*Your objective*: Print the material below word for word, keeping every line unchanged.

Records from a collection:
--- Start ---

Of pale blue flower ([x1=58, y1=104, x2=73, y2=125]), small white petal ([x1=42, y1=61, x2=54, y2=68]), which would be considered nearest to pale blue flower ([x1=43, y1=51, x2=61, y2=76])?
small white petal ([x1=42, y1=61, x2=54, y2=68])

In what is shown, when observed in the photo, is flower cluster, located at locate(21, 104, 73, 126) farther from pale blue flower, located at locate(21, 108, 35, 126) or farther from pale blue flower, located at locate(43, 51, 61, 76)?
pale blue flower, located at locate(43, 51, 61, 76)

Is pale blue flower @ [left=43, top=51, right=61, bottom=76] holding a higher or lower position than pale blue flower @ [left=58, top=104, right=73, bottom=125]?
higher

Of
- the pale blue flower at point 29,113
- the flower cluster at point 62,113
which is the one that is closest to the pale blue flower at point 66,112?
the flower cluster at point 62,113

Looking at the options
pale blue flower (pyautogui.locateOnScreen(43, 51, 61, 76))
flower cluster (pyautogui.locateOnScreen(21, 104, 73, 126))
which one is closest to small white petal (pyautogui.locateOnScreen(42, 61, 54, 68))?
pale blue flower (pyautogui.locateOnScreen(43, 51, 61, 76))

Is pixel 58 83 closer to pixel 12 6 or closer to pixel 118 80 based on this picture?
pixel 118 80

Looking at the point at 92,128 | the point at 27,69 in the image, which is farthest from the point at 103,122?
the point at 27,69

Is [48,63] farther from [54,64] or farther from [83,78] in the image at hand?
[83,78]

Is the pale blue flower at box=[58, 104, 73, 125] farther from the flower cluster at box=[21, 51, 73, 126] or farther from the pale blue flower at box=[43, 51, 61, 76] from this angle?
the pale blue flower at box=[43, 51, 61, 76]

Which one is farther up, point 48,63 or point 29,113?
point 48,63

--- End ---

*Solved problem*:
Of pale blue flower ([x1=58, y1=104, x2=73, y2=125]), small white petal ([x1=42, y1=61, x2=54, y2=68]), which would be considered nearest to pale blue flower ([x1=43, y1=51, x2=61, y2=76])?
small white petal ([x1=42, y1=61, x2=54, y2=68])

In what is shown, when observed in the photo, is flower cluster, located at locate(21, 104, 73, 126) farther from pale blue flower, located at locate(21, 108, 35, 126) or farther from pale blue flower, located at locate(43, 51, 61, 76)?
pale blue flower, located at locate(43, 51, 61, 76)

Is pale blue flower @ [left=43, top=51, right=61, bottom=76] holding a higher or lower position than pale blue flower @ [left=58, top=104, right=73, bottom=125]?
higher

Of
- the pale blue flower at point 29,113
- the flower cluster at point 62,113
which is the one that is closest to the pale blue flower at point 66,112?
the flower cluster at point 62,113

Looking at the options
pale blue flower (pyautogui.locateOnScreen(43, 51, 61, 76))
flower cluster (pyautogui.locateOnScreen(21, 104, 73, 126))
which one is closest to small white petal (pyautogui.locateOnScreen(42, 61, 54, 68))?
pale blue flower (pyautogui.locateOnScreen(43, 51, 61, 76))

Is pixel 58 83 closer to pixel 12 6 or closer to pixel 118 80 based on this picture?
pixel 118 80

Looking at the point at 92,128 | the point at 27,69 in the image, which is farthest from the point at 103,122?
the point at 27,69

Is [48,63] farther from [54,64] or farther from [83,78] in the image at hand?
[83,78]

Is the pale blue flower at box=[58, 104, 73, 125] farther from the flower cluster at box=[21, 51, 73, 126] or farther from the pale blue flower at box=[43, 51, 61, 76] from this angle?
the pale blue flower at box=[43, 51, 61, 76]

Which one is farther up, point 48,63 or point 29,113?
point 48,63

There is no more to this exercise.